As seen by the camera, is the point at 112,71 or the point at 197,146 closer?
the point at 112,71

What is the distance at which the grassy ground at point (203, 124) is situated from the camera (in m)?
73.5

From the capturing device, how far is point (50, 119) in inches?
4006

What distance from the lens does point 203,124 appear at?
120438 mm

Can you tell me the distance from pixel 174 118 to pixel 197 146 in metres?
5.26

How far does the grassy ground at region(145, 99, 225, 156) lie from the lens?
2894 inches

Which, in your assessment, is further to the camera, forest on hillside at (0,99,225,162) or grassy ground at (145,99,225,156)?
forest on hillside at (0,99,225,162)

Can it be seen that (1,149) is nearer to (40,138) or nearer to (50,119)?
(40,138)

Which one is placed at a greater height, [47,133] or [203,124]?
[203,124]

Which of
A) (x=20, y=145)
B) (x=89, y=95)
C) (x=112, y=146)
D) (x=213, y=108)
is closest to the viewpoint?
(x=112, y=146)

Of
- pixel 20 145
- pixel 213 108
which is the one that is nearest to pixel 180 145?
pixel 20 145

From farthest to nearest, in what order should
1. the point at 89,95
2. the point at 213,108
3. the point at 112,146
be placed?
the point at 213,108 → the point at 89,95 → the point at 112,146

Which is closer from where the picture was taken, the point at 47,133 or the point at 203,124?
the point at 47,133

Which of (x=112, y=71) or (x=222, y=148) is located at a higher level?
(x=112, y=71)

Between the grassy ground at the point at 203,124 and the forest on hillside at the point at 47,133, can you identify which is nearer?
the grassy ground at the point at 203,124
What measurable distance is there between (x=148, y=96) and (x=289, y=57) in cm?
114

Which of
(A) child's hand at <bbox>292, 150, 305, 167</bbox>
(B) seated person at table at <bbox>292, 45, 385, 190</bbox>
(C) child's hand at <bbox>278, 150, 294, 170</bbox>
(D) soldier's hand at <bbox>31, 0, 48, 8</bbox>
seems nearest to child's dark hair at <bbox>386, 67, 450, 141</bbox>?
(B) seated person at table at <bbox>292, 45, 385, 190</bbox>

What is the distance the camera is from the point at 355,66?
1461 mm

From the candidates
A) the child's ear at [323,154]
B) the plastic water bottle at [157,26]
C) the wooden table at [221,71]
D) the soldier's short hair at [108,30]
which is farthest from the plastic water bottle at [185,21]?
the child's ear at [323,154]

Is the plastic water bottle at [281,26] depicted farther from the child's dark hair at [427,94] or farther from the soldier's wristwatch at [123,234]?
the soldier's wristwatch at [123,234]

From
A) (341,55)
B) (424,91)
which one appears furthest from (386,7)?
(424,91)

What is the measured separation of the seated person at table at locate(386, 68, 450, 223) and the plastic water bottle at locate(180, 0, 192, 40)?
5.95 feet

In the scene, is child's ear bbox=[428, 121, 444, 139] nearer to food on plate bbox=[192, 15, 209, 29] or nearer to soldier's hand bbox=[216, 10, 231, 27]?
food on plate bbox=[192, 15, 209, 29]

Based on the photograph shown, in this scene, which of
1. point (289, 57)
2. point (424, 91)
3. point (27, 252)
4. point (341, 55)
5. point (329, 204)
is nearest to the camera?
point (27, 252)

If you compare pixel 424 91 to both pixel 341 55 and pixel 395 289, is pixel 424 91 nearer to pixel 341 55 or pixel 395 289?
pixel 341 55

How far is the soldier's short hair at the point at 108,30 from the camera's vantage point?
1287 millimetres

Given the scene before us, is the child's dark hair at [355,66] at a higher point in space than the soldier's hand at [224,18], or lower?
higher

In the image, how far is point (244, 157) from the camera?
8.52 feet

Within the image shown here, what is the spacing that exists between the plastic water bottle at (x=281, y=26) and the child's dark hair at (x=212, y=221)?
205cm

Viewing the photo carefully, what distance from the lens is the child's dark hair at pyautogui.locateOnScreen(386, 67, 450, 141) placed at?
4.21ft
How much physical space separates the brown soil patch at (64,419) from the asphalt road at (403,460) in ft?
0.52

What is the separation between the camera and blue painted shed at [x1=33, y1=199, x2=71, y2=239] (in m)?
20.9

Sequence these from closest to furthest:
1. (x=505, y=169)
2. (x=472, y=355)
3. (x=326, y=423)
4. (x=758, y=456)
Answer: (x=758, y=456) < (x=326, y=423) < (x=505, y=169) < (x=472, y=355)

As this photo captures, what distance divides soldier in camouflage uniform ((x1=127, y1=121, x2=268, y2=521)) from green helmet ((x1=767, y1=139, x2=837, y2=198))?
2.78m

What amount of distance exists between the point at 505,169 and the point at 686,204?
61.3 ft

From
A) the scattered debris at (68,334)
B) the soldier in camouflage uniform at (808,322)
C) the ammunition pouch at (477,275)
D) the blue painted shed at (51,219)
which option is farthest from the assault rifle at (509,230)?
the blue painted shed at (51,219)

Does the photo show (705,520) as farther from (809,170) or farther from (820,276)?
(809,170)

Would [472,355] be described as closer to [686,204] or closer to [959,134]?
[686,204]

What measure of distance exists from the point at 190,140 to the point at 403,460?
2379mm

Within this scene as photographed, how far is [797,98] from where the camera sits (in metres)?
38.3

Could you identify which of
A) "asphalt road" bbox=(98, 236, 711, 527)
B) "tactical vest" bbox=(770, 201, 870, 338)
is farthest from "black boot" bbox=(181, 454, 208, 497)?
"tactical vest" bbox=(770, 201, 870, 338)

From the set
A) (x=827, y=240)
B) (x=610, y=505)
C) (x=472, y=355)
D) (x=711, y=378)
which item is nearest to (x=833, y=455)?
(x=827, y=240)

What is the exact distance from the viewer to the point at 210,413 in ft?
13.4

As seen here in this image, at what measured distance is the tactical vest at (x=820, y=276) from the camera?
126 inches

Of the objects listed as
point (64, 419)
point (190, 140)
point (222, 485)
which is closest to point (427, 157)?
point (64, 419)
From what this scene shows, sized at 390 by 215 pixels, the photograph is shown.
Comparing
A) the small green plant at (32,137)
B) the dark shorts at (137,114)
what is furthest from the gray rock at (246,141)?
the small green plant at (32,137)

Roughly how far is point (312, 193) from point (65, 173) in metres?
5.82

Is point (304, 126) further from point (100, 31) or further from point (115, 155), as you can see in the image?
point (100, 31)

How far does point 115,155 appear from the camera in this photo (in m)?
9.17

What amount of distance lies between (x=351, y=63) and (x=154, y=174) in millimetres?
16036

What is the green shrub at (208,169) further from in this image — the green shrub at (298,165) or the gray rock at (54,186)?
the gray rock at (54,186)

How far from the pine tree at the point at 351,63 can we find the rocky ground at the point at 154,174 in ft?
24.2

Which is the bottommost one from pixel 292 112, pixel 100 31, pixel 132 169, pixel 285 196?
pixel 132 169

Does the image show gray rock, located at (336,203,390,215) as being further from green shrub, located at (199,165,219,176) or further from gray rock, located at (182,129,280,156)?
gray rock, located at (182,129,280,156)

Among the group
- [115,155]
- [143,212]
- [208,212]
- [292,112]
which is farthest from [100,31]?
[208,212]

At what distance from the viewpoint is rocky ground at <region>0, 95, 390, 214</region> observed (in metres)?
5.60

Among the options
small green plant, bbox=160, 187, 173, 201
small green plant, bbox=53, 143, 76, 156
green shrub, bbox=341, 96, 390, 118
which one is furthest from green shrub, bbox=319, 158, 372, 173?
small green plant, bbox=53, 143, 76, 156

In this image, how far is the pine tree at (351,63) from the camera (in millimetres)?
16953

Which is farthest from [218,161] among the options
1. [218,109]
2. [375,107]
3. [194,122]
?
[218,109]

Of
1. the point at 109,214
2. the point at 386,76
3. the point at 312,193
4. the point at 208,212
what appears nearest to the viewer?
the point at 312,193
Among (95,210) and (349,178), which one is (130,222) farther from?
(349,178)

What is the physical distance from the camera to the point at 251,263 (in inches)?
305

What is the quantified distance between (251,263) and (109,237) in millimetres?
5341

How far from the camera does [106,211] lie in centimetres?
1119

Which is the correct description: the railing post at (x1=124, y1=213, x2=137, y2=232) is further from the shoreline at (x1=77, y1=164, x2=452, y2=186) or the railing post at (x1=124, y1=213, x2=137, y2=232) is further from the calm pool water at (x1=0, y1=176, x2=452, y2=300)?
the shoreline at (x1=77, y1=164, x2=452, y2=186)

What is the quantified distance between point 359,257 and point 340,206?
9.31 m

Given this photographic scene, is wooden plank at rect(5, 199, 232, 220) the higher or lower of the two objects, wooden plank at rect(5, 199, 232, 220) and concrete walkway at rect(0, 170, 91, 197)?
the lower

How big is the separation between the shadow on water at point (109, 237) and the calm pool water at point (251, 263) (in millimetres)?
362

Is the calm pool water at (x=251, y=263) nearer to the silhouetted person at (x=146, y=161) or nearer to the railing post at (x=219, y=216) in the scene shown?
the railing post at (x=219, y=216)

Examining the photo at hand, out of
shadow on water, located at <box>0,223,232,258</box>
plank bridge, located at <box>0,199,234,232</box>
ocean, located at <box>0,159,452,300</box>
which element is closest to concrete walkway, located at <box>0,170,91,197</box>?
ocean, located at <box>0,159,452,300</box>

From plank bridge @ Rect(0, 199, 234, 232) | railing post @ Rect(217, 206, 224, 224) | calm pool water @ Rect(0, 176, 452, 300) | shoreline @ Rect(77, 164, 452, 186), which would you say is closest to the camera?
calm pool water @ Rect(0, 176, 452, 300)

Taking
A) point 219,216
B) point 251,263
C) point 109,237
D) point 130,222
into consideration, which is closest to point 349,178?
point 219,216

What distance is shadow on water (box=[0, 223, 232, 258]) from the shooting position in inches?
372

**WHAT YOU HAVE TO DO**.
Rewrite the stretch of rows from the line containing "Examining the photo at hand, out of" through the end of the rows as a JSON list of strings, one string per line, omitting blank lines.

**REPLY**.
[
  "Examining the photo at hand, out of",
  "shadow on water, located at <box>0,223,232,258</box>",
  "plank bridge, located at <box>0,199,234,232</box>",
  "ocean, located at <box>0,159,452,300</box>",
  "which element is closest to concrete walkway, located at <box>0,170,91,197</box>?",
  "ocean, located at <box>0,159,452,300</box>",
  "From plank bridge @ Rect(0, 199, 234, 232) | railing post @ Rect(217, 206, 224, 224) | calm pool water @ Rect(0, 176, 452, 300) | shoreline @ Rect(77, 164, 452, 186), which would you say is closest to the camera?",
  "calm pool water @ Rect(0, 176, 452, 300)",
  "Taking",
  "A) point 219,216",
  "B) point 251,263",
  "C) point 109,237",
  "D) point 130,222",
  "into consideration, which is closest to point 349,178?",
  "point 219,216",
  "What distance is shadow on water (box=[0, 223, 232, 258]) from the shooting position in inches?",
  "372"
]